Pick up the post on the difference between holy and sacred, which comes ahead of the data below, and carry it on from its final sentence.

BEGIN Text segment

Holy vs Sacred

This coming Friday is not only the 13th of the month, but it also co-incides with a full moon. And my pagan circle does full moon circles on the nearest Friday. That makes this Friday more than a little bit special. So special, in fact, that I considered asking permission to leave work early on Friday on the grounds that it was a holy day. Except I didn’t really want to use that phrase. However I could call it sacred.

But is there a difference? That got me thinking.

Wikipedia says they are the same. Well, actually one redirects to the other with no mention of the difference. In the Evangelical Christian churches, the word “holy” is fairly widespread. It appears in songs, it appears in creeds and prayers. It appears in scripture and pastors even talk about it from time to time.

But the word “sacred” is rather rarer, in my experience.

I’ve understand that more Catholic and more Orthodox Christianity have a better idea of what “sacred” means. Unlike evangelical churches, they tend to have items that they do call “sacred”. These are items used in particular rituals and only those rituals. There are probably special rituals for making the sacred to begin with: this is a practice called consecration.  This is a lot more like how Pagan practices work, so far as I understand it. I’ve commented before how this is all largely missing from Evangelical churches.

I can’t call just anything “holy”. This is a term I can’t easily imagine as anything other than a pre-existing condition. Like Yahweh is holy. But “sacred” is different: this feels like the result of a process. You make things sacred – and then they are set apart for special purposes, often ritualistic purpose. They can lose their sacredness, too. Then they have to be consecrated again. I made the objects on my alter sacred. Or at least, sacred to me. They are only for the alter. Most items have been purpose sourced, but one was not. I re-purposed a kitchen knife as my athame. It is not a kitchen knife anymore and were I to use it so, I would want to re-consecrate it.

END Text segment
BEGIN Dataset entries

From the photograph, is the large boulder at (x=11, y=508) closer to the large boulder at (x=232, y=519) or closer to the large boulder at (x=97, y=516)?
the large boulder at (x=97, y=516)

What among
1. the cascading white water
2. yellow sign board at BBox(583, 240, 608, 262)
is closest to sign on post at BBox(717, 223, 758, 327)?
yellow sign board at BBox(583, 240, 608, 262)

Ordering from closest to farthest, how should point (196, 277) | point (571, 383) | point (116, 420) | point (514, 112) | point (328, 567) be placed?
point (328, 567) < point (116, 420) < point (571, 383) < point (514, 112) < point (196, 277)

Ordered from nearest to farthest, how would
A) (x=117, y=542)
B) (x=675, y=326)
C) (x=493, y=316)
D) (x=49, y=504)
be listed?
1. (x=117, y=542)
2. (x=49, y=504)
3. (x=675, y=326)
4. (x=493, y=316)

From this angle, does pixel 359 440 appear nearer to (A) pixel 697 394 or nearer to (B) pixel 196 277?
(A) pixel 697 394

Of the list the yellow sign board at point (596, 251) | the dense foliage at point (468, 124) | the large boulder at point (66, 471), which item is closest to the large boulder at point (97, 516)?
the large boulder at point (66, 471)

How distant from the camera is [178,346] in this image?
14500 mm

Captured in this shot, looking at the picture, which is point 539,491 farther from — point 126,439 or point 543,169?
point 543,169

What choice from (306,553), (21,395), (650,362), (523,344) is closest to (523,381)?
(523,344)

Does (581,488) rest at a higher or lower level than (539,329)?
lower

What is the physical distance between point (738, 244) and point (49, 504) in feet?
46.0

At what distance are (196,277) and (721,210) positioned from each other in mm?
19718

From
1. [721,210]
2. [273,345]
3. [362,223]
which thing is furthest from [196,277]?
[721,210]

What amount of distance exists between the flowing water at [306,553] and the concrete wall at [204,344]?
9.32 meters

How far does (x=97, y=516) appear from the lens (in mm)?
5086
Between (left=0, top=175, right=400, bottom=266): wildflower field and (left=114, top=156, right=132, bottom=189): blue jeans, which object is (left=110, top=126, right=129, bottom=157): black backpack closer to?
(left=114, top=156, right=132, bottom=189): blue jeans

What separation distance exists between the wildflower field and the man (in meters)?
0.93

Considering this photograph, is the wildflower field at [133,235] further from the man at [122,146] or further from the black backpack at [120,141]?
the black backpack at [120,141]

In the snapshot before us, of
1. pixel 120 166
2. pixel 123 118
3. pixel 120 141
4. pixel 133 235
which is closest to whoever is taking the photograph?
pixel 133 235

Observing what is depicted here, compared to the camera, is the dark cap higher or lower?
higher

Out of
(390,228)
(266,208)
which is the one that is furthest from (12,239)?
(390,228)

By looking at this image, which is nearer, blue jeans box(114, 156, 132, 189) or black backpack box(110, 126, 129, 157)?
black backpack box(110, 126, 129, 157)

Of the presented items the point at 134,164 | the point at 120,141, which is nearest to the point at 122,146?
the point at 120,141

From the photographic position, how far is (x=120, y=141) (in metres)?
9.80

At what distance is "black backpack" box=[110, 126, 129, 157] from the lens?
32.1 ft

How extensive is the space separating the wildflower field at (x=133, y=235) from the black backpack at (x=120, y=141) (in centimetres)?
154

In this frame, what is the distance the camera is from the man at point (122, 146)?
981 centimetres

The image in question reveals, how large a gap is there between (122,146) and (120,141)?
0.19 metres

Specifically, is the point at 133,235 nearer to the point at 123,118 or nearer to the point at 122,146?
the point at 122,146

END Dataset entries

Answer for this exercise:
But that’s objects. Items. Tools, if you will. Days are quite different.

To many Christians, Sunday is a holy day. The activities the religion of Christianity expects and has created for that day define the holiness. Paganism and Wicca also have times in the calendar that the religion defines as holy or sacred. For the large part this is the full moon (and to a lesser extent the new or dark moon) as well as the eight sabbats throughout the year. These are really no less holy or sacred than Christianity’s Sunday.

And that’s where I get tangled with terminology again. Has the church made their Sunday sacred? Or has it been given to them as holy? Does it even matter? If I stick with that distinction between holy and sacred, then I can only regard the full moon evenings (when we do the circles) as sacred because it is meaning that has been added. I’ve added this. For me.

It also leaves the term “holy” behind with Christianity. Meanwhile, I can use “sacred” simply because my church so rarely did.

They can have their “holy”. I prefer “sacred” anyway. It means I (or someone else) has actively done something to consecrate it. We tend to value things more that we’ve worked over, after all.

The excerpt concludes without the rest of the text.